INSTRUCTIONS TO FOLLOW -
The expected response is the full set of records, unchanged.

(EXCERPTED RECORDS Opens)

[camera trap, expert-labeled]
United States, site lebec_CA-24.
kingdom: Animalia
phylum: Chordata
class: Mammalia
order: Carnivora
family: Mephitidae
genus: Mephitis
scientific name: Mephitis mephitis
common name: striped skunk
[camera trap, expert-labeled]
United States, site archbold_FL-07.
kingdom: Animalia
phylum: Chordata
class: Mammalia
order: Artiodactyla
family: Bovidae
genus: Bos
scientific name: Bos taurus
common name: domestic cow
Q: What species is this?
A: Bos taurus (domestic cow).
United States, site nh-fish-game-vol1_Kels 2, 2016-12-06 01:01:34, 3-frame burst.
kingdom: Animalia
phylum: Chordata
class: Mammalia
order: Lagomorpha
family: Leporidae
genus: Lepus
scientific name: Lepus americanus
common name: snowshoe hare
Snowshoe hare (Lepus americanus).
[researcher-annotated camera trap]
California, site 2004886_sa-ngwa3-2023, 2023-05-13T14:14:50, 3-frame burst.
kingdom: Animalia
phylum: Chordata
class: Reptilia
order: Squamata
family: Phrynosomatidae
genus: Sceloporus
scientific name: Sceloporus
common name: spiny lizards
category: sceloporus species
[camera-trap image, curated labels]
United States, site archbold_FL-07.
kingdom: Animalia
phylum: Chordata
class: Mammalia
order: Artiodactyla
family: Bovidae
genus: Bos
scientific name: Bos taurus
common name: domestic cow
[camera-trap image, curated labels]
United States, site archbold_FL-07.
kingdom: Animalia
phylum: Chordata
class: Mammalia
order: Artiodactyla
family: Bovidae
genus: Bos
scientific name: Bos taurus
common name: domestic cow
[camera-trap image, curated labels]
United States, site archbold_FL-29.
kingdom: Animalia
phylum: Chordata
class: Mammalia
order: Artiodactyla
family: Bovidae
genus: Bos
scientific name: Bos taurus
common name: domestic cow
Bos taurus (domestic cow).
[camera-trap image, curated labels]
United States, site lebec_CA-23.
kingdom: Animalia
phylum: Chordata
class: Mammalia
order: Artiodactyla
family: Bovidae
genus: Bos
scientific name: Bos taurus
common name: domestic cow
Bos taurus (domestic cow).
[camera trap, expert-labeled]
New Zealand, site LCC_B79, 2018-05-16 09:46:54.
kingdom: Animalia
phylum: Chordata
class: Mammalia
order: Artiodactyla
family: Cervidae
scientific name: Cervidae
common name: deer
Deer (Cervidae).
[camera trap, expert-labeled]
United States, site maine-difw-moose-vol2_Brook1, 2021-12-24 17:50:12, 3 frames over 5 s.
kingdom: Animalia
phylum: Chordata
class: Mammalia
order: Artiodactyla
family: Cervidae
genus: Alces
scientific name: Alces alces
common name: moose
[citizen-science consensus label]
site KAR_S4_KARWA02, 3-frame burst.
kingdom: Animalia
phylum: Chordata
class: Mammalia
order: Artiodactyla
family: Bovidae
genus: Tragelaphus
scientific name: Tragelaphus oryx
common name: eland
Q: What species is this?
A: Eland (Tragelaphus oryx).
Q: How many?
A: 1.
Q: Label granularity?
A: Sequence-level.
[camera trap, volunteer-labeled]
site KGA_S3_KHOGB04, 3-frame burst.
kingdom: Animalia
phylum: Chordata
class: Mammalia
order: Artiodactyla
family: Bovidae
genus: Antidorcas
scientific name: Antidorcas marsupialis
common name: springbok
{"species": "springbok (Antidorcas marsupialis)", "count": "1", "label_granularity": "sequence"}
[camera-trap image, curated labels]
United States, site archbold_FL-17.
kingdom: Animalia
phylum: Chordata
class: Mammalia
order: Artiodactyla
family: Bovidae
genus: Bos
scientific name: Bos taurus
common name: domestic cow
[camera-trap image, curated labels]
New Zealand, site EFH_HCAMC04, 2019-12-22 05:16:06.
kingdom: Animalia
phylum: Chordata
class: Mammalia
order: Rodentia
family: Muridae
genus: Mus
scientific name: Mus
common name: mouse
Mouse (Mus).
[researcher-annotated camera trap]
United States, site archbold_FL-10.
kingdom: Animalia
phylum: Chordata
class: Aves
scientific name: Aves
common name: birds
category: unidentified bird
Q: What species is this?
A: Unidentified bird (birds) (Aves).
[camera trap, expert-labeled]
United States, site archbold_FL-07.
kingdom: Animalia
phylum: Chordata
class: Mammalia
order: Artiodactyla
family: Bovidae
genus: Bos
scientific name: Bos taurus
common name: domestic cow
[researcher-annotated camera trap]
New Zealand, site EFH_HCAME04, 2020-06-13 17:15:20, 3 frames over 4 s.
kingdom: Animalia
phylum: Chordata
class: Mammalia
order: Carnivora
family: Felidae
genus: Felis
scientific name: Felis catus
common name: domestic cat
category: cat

(EXCERPTED RECORDS Closes)

EXERCISE ANSWER -
[camera trap, expert-labeled]
United States, site lebec_CA-24.
kingdom: Animalia
phylum: Chordata
class: Mammalia
order: Carnivora
family: Mephitidae
genus: Mephitis
scientific name: Mephitis mephitis
common name: striped skunk
[camera trap, expert-labeled]
United States, site archbold_FL-07.
kingdom: Animalia
phylum: Chordata
class: Mammalia
order: Artiodactyla
family: Bovidae
genus: Bos
scientific name: Bos taurus
common name: domestic cow
Q: What species is this?
A: Bos taurus (domestic cow).
United States, site nh-fish-game-vol1_Kels 2, 2016-12-06 01:01:34, 3-frame burst.
kingdom: Animalia
phylum: Chordata
class: Mammalia
order: Lagomorpha
family: Leporidae
genus: Lepus
scientific name: Lepus americanus
common name: snowshoe hare
Snowshoe hare (Lepus americanus).
[researcher-annotated camera trap]
California, site 2004886_sa-ngwa3-2023, 2023-05-13T14:14:50, 3-frame burst.
kingdom: Animalia
phylum: Chordata
class: Reptilia
order: Squamata
family: Phrynosomatidae
genus: Sceloporus
scientific name: Sceloporus
common name: spiny lizards
category: sceloporus species
[camera-trap image, curated labels]
United States, site archbold_FL-07.
kingdom: Animalia
phylum: Chordata
class: Mammalia
order: Artiodactyla
family: Bovidae
genus: Bos
scientific name: Bos taurus
common name: domestic cow
[camera-trap image, curated labels]
United States, site archbold_FL-07.
kingdom: Animalia
phylum: Chordata
class: Mammalia
order: Artiodactyla
family: Bovidae
genus: Bos
scientific name: Bos taurus
common name: domestic cow
[camera-trap image, curated labels]
United States, site archbold_FL-29.
kingdom: Animalia
phylum: Chordata
class: Mammalia
order: Artiodactyla
family: Bovidae
genus: Bos
scientific name: Bos taurus
common name: domestic cow
Bos taurus (domestic cow).
[camera-trap image, curated labels]
United States, site lebec_CA-23.
kingdom: Animalia
phylum: Chordata
class: Mammalia
order: Artiodactyla
family: Bovidae
genus: Bos
scientific name: Bos taurus
common name: domestic cow
Bos taurus (domestic cow).
[camera trap, expert-labeled]
New Zealand, site LCC_B79, 2018-05-16 09:46:54.
kingdom: Animalia
phylum: Chordata
class: Mammalia
order: Artiodactyla
family: Cervidae
scientific name: Cervidae
common name: deer
Deer (Cervidae).
[camera trap, expert-labeled]
United States, site maine-difw-moose-vol2_Brook1, 2021-12-24 17:50:12, 3 frames over 5 s.
kingdom: Animalia
phylum: Chordata
class: Mammalia
order: Artiodactyla
family: Cervidae
genus: Alces
scientific name: Alces alces
common name: moose
[citizen-science consensus label]
site KAR_S4_KARWA02, 3-frame burst.
kingdom: Animalia
phylum: Chordata
class: Mammalia
order: Artiodactyla
family: Bovidae
genus: Tragelaphus
scientific name: Tragelaphus oryx
common name: eland
Q: What species is this?
A: Eland (Tragelaphus oryx).
Q: How many?
A: 1.
Q: Label granularity?
A: Sequence-level.
[camera trap, volunteer-labeled]
site KGA_S3_KHOGB04, 3-frame burst.
kingdom: Animalia
phylum: Chordata
class: Mammalia
order: Artiodactyla
family: Bovidae
genus: Antidorcas
scientific name: Antidorcas marsupialis
common name: springbok
{"species": "springbok (Antidorcas marsupialis)", "count": "1", "label_granularity": "sequence"}
[camera-trap image, curated labels]
United States, site archbold_FL-17.
kingdom: Animalia
phylum: Chordata
class: Mammalia
order: Artiodactyla
family: Bovidae
genus: Bos
scientific name: Bos taurus
common name: domestic cow
[camera-trap image, curated labels]
New Zealand, site EFH_HCAMC04, 2019-12-22 05:16:06.
kingdom: Animalia
phylum: Chordata
class: Mammalia
order: Rodentia
family: Muridae
genus: Mus
scientific name: Mus
common name: mouse
Mouse (Mus).
[researcher-annotated camera trap]
United States, site archbold_FL-10.
kingdom: Animalia
phylum: Chordata
class: Aves
scientific name: Aves
common name: birds
category: unidentified bird
Q: What species is this?
A: Unidentified bird (birds) (Aves).
[camera trap, expert-labeled]
United States, site archbold_FL-07.
kingdom: Animalia
phylum: Chordata
class: Mammalia
order: Artiodactyla
family: Bovidae
genus: Bos
scientific name: Bos taurus
common name: domestic cow
[researcher-annotated camera trap]
New Zealand, site EFH_HCAME04, 2020-06-13 17:15:20, 3 frames over 4 s.
kingdom: Animalia
phylum: Chordata
class: Mammalia
order: Carnivora
family: Felidae
genus: Felis
scientific name: Felis catus
common name: domestic cat
category: cat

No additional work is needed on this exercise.